Available data Start Marker

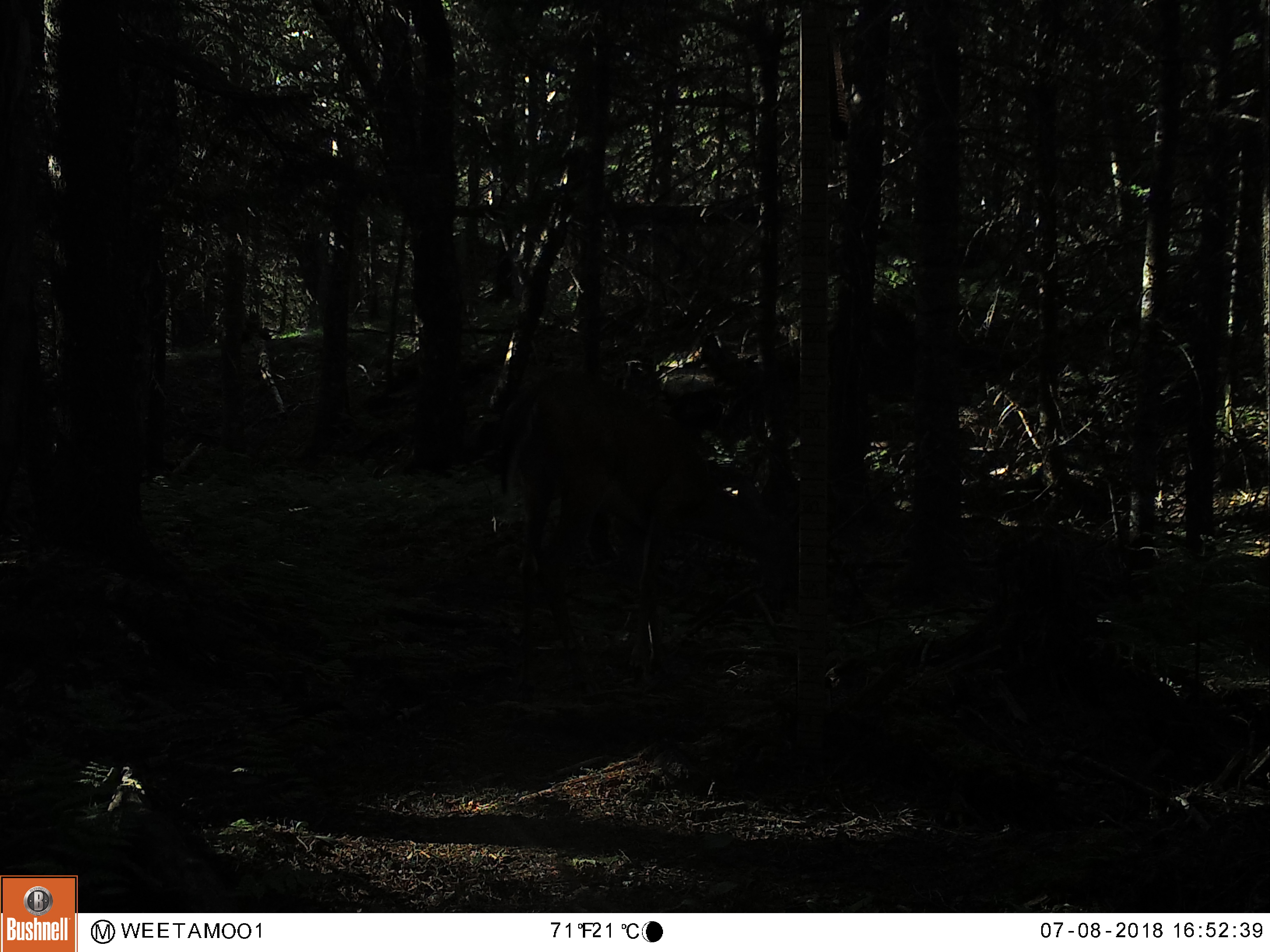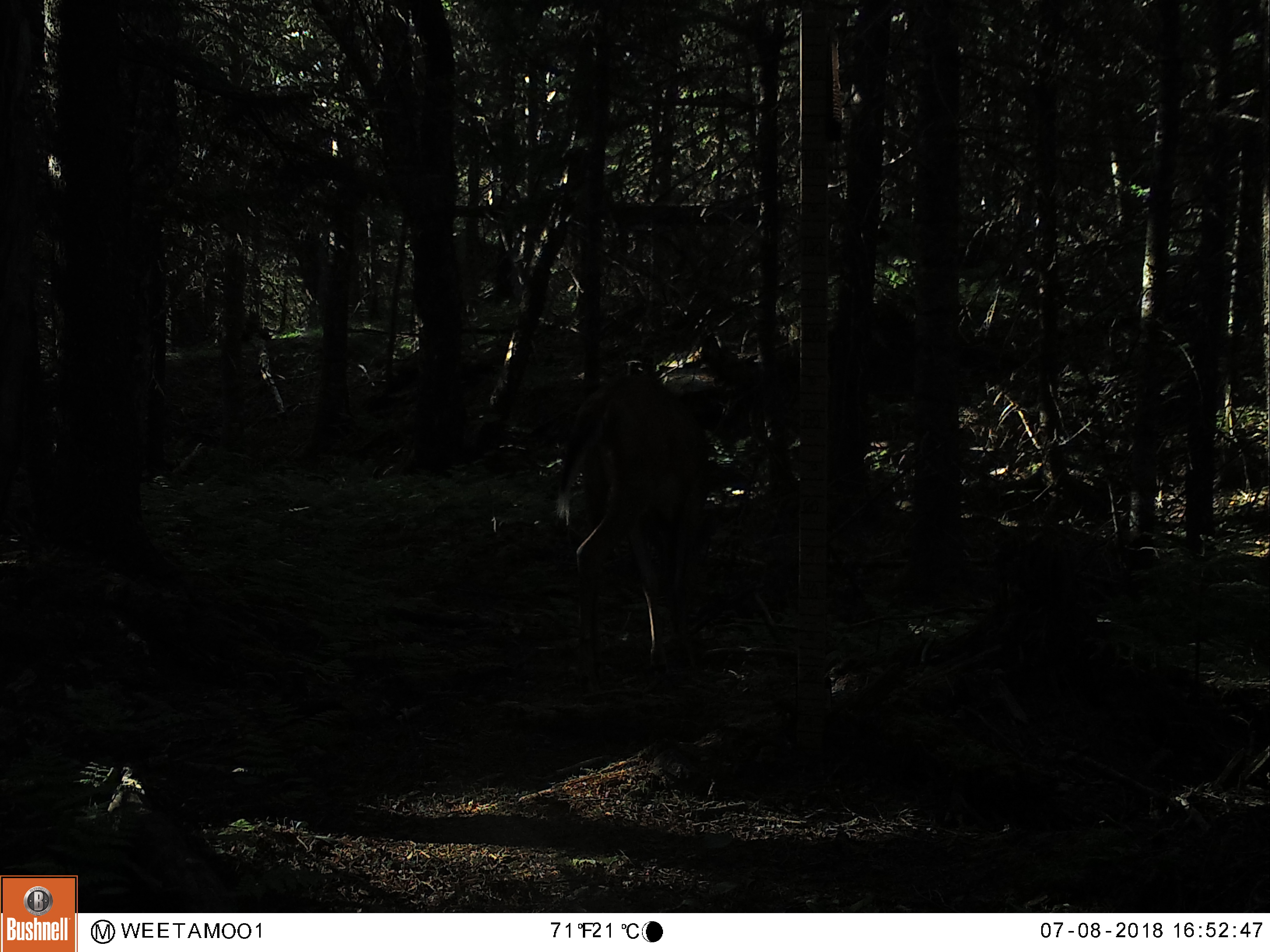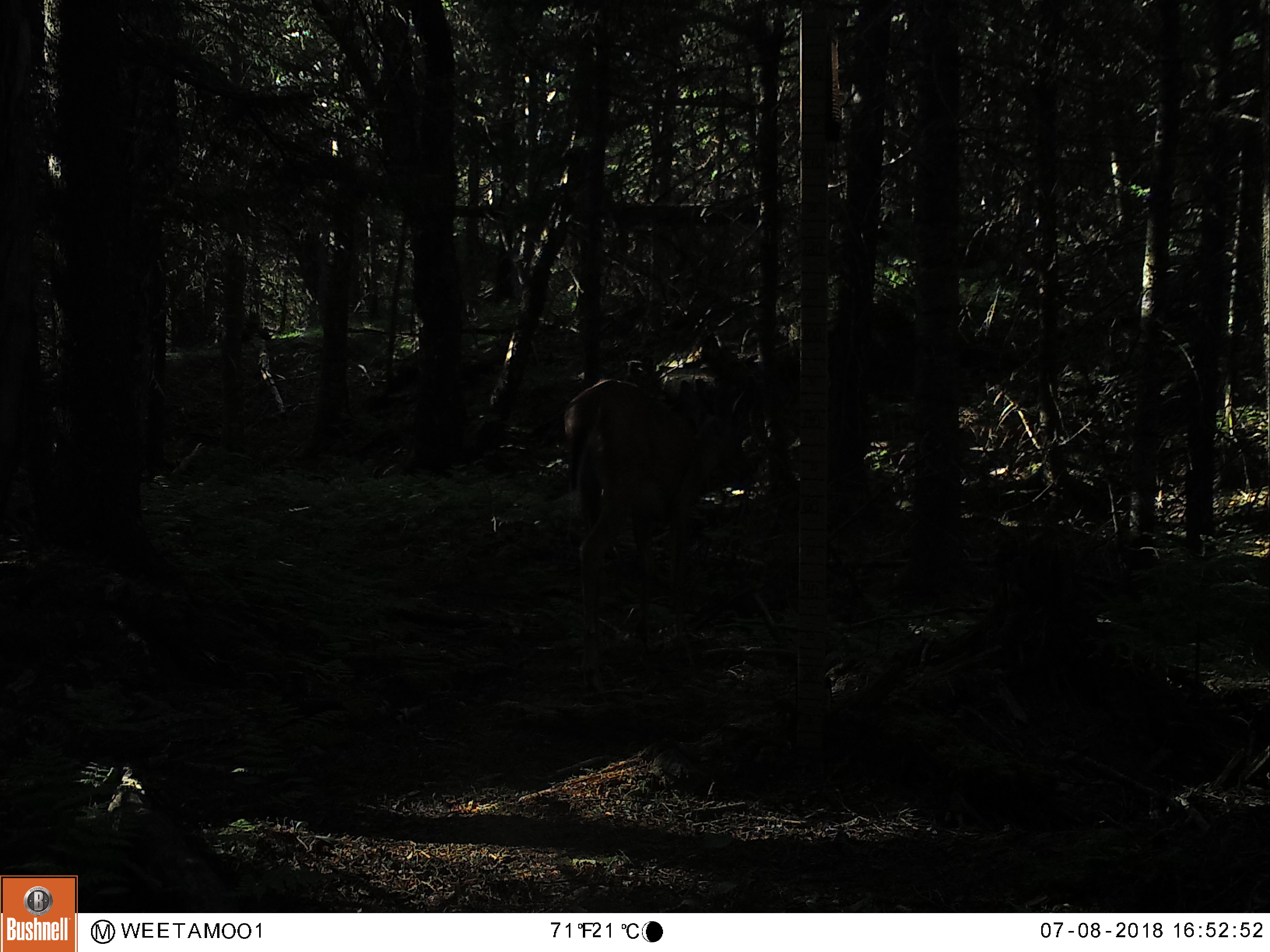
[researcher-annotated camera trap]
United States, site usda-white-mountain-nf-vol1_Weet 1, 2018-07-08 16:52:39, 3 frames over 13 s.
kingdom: Animalia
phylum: Chordata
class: Mammalia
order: Artiodactyla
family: Cervidae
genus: Odocoileus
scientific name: Odocoileus virginianus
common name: white-tailed deer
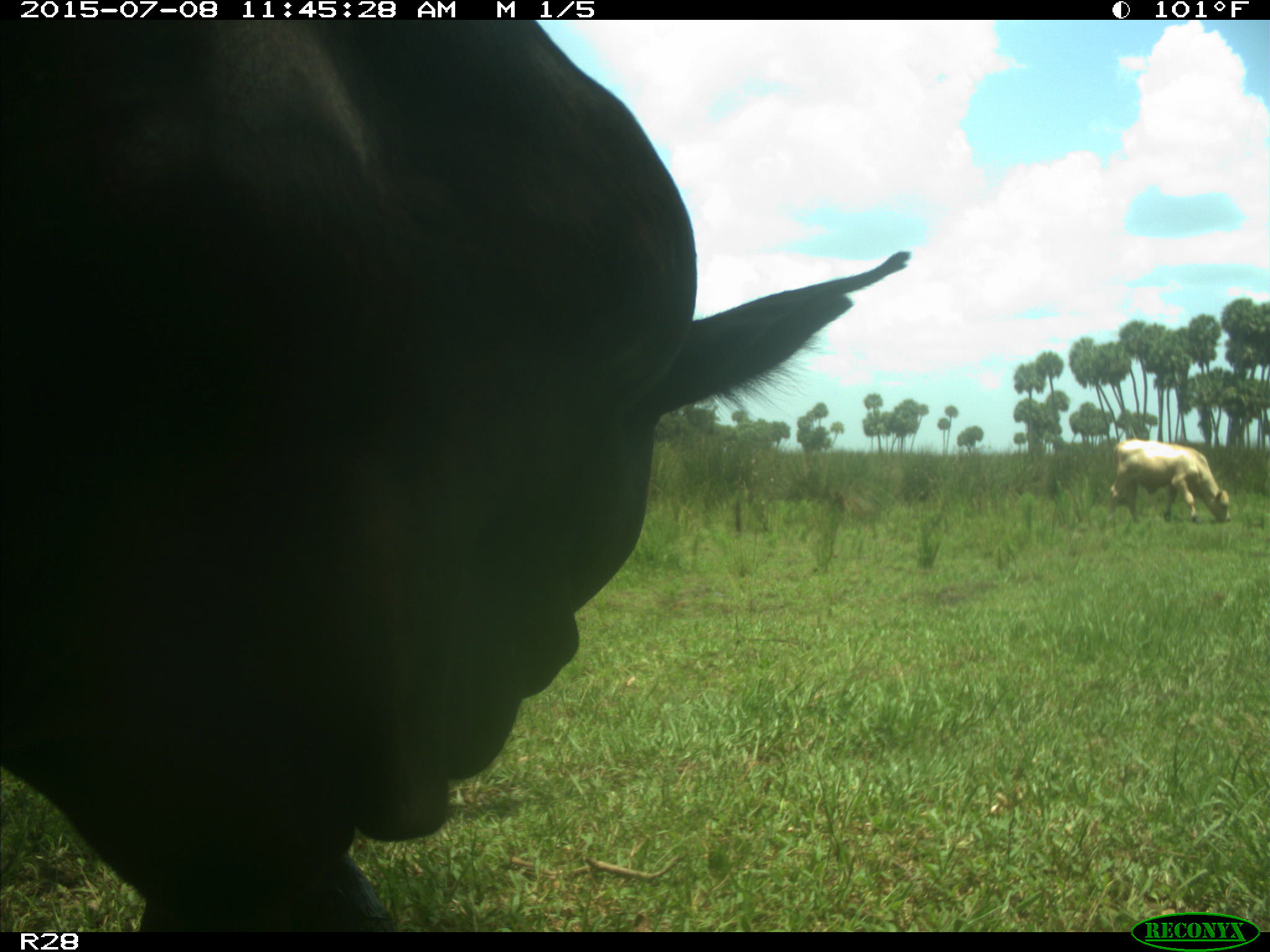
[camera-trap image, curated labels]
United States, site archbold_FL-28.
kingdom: Animalia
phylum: Chordata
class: Mammalia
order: Artiodactyla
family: Bovidae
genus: Bos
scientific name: Bos taurus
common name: domestic cow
Bos taurus (domestic cow).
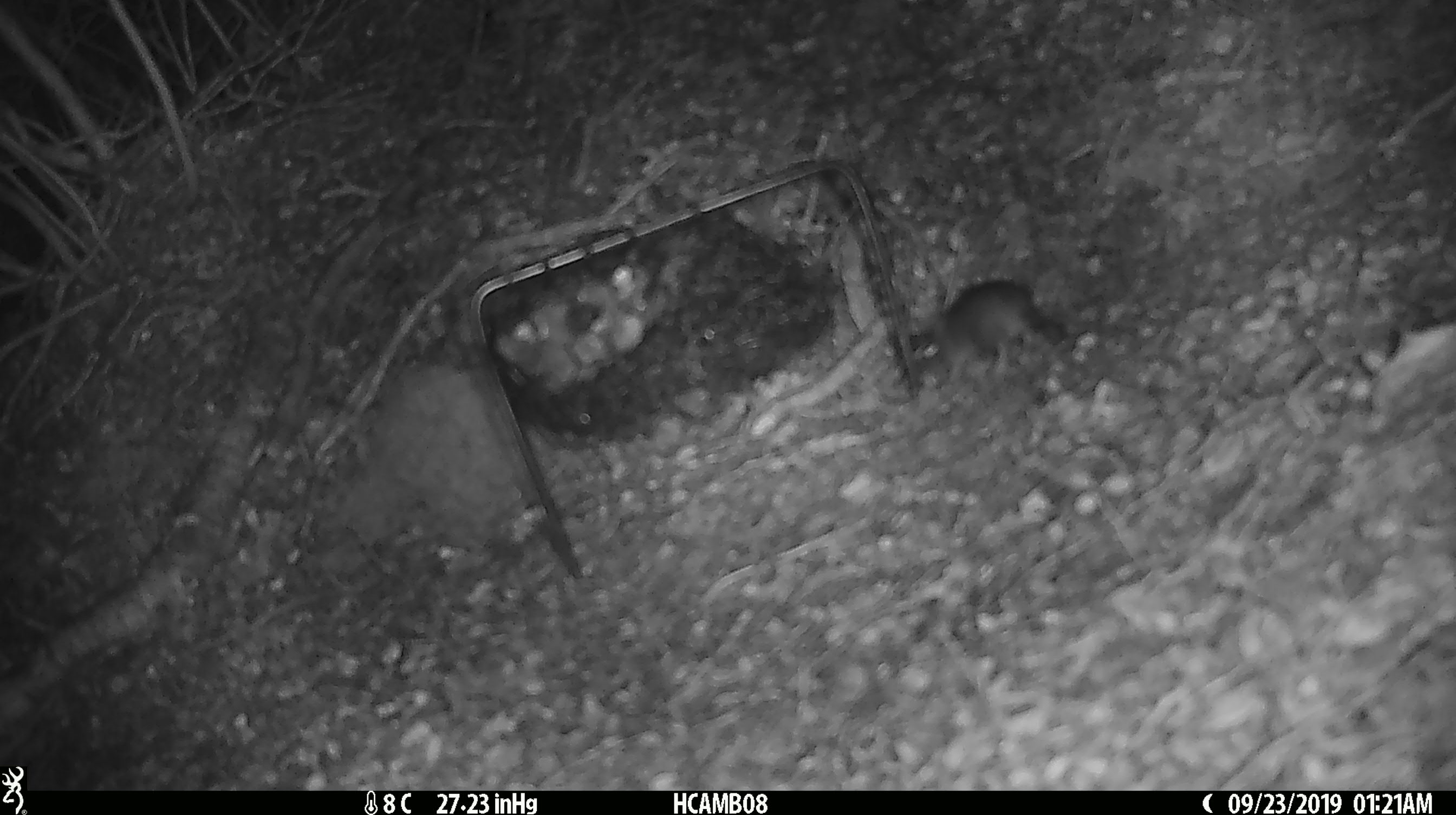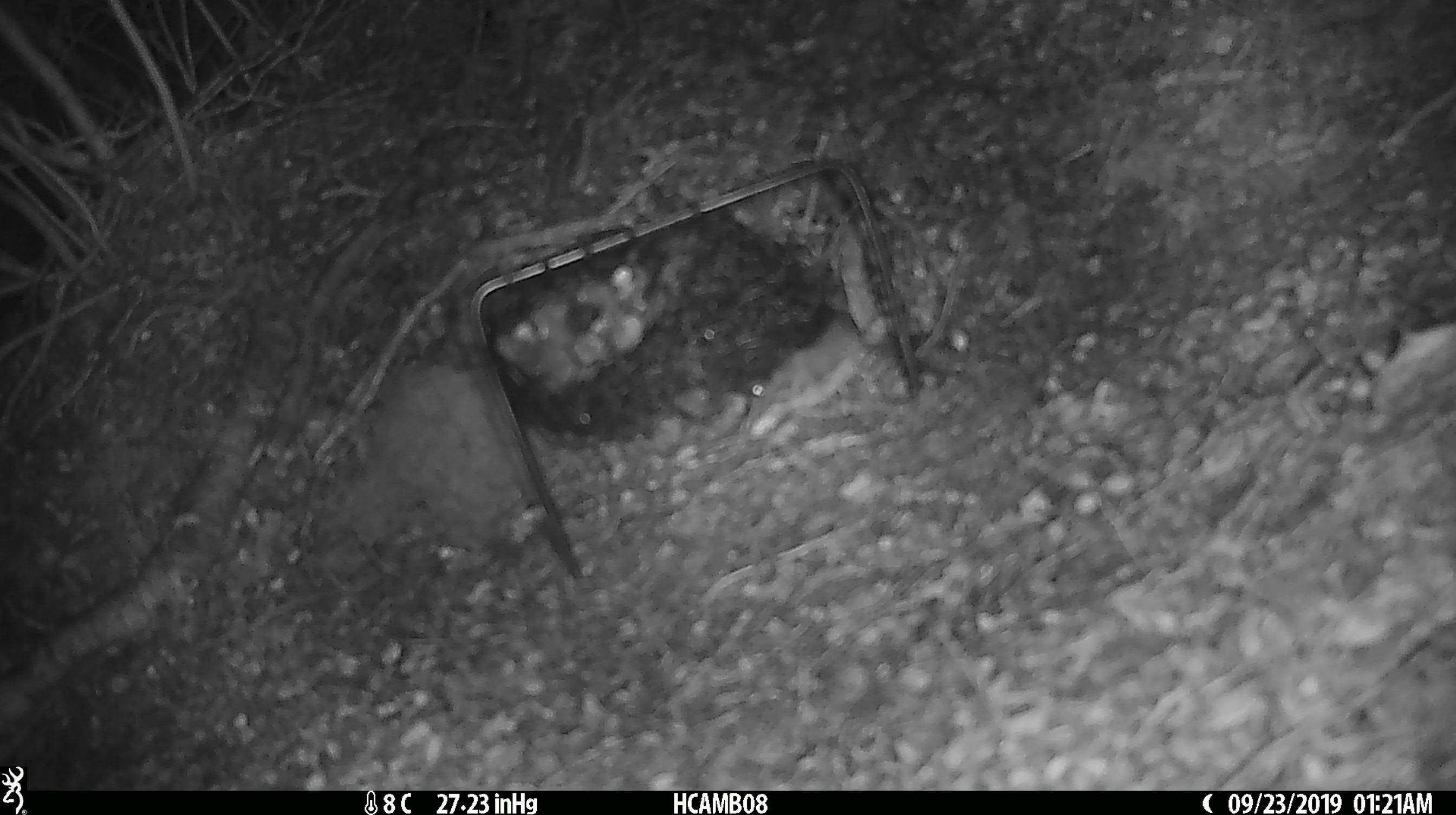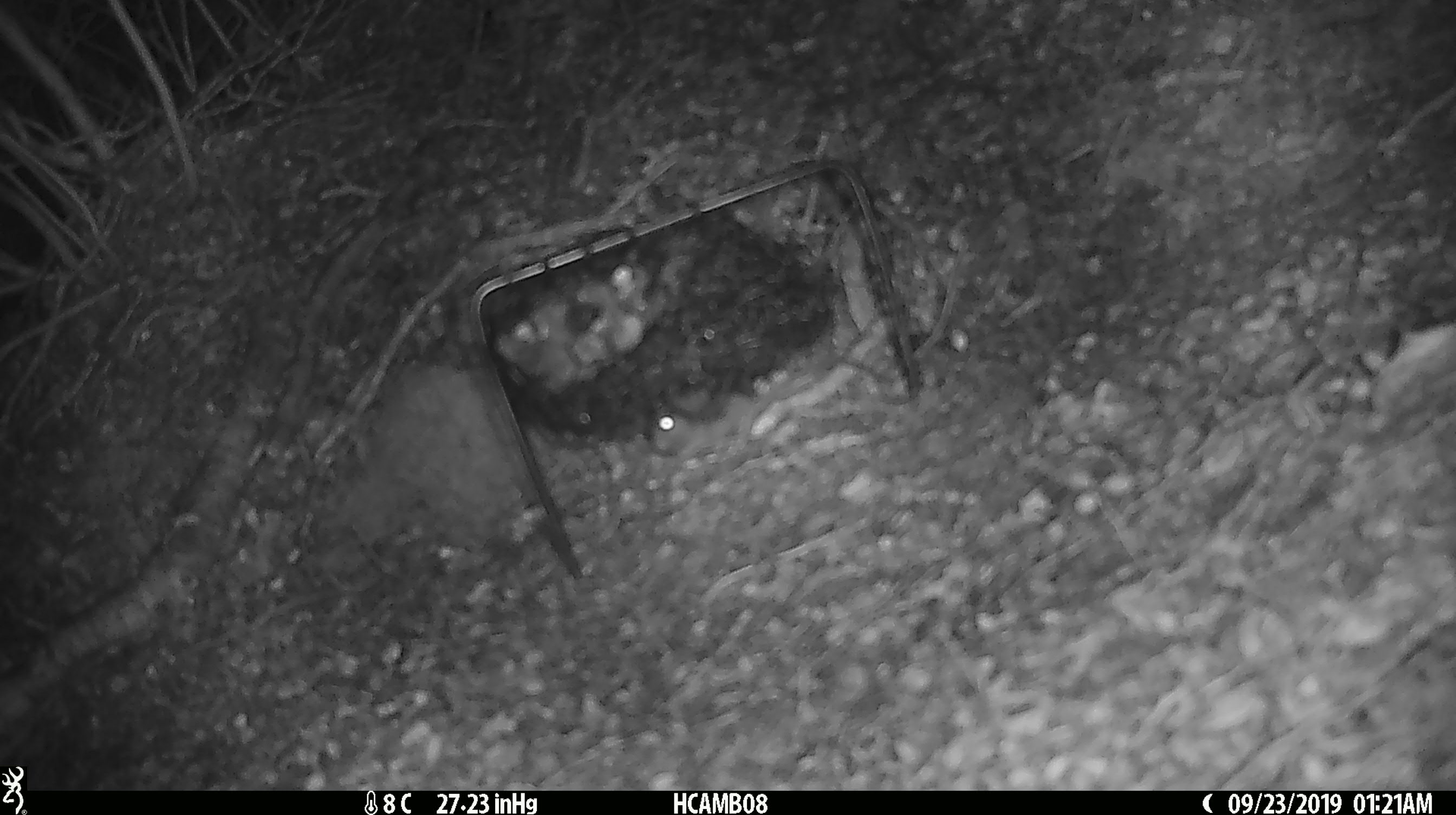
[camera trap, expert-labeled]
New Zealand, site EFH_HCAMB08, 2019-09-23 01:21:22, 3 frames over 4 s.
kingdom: Animalia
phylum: Chordata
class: Mammalia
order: Rodentia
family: Muridae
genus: Mus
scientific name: Mus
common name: mouse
Mouse (Mus).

Available data End Marker

(Work order): State how many lines of the entries above include the string "States". The reply is that number alone.

(Solution for this exercise): 2